February 22, 2009 at 5:13 AM

Tonight, I played a concert with a little orchestra that performs in a small town turn-of-the century opera house.  Today was a rehearsal/concert day for a program featuring Mozart Symphony #40.  After the dress rehearsal, the orchestra always gets a nice free meal (lasagna tonight).  Tonight's dinner  was hosted by a church one block away.  Next to the church is a very busy barbeque restaurant.   Parked in the restaurant's parking lot  were two trailers housing pigs.  So we talked to the pigs while dressed in tuxes and long  black.  Poor piggies.  So friendly and yet unaware of their imminent demise. I can relate to those pigs right now-some things are just out of your control but are stinky nonetheless.  Like my cold which immediately turned into laryngitis.  Or my 80 yr old mother having her first heart attack.  Or my husband's quartet residency getting axed from a state university due to budget cuts.  Mozart had it rough when he wrote his 40th symphony, though I don't know if he ever talked to pigs about it. 

 


From Tobias Seyb
Posted on February 22, 2009 at 9:04 AM

Yes, many things are beyond our control. But many years ago I found out that I can control some things. Since then pigs don't have to be afraid of me no more. I order my lasagne without meat. Every single vegetarian reduces the demand (and therefore production) for helpless piggies. It's the little things that count.


From Anne-Marie Proulx
Posted on February 22, 2009 at 2:33 PM

Can I tell something that I don't say very often because it looks childish at my age.  Last year, I was going to a violin lesson and had to take the highway.   Many trucks with pigs going to the slaughter house passed just beside my car and we didn't go fast because we were in a trafic jam. My car window was opened, it was summer.  The trucks had big holes, big ennough so that the pigs could put their entire head out.  These curious beasts were looking at us, people in the cars and their little ears were flagging with the slight wind.  I felt so awful that I burst out crying unfront of everybody at 19!!!   I have forever said that the animals that we eat are mistreated.  A veterinairian said that when you picture their whole journey at the slaughter house, you really think this is the animal Aushwitz. (Hollocost). I have often read acticles by veterinarian on the topic and heard that they were not shot or killed instantly like I though. I'll save you from the details here because it's too horible.  Pigs are as intelligent as dogs according to many studies.  Too intelligent to be put in little cages, nuter and burned without freezing, never see the sun put packed in a truck without food and water and there we go! It's not because an animal has no name (pig vs your pet) that we can be mean to it!  You shouldn't abuse of animals for economical reasons.  While I have nothing against those who eat meat, I seriously consider becomming vegetarian when I will not live in the family house anymore for ethical reasons.  We can not pretend to be responsible and close our eyes on such things. 

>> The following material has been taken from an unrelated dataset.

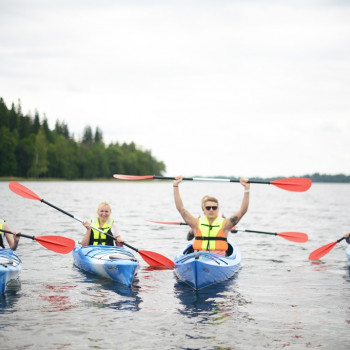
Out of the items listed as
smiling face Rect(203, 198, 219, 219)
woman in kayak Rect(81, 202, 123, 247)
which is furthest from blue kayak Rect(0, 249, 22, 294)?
smiling face Rect(203, 198, 219, 219)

Just my two cents.  At least, these pigs will have seen that friendly humanbeings exist because of you!

Anne-Marie


From Terez Mertes
Posted on February 22, 2009 at 3:37 PM

>Like my cold which immediately turned into laryngitis.  Or my 80 yr old mother having her first heart attack.  Or my husband's quartet residency getting axed from a state university due to budget cuts. 

Oh, YUCK. What can one say, during times like these, but... oink. (That's pig-speak for "sympathies.")


From Ray Randall
Posted on February 22, 2009 at 7:41 PM

Don't worry. THOSE pigs you saw were on their way to Washington to be put in the stimulous bill as pork.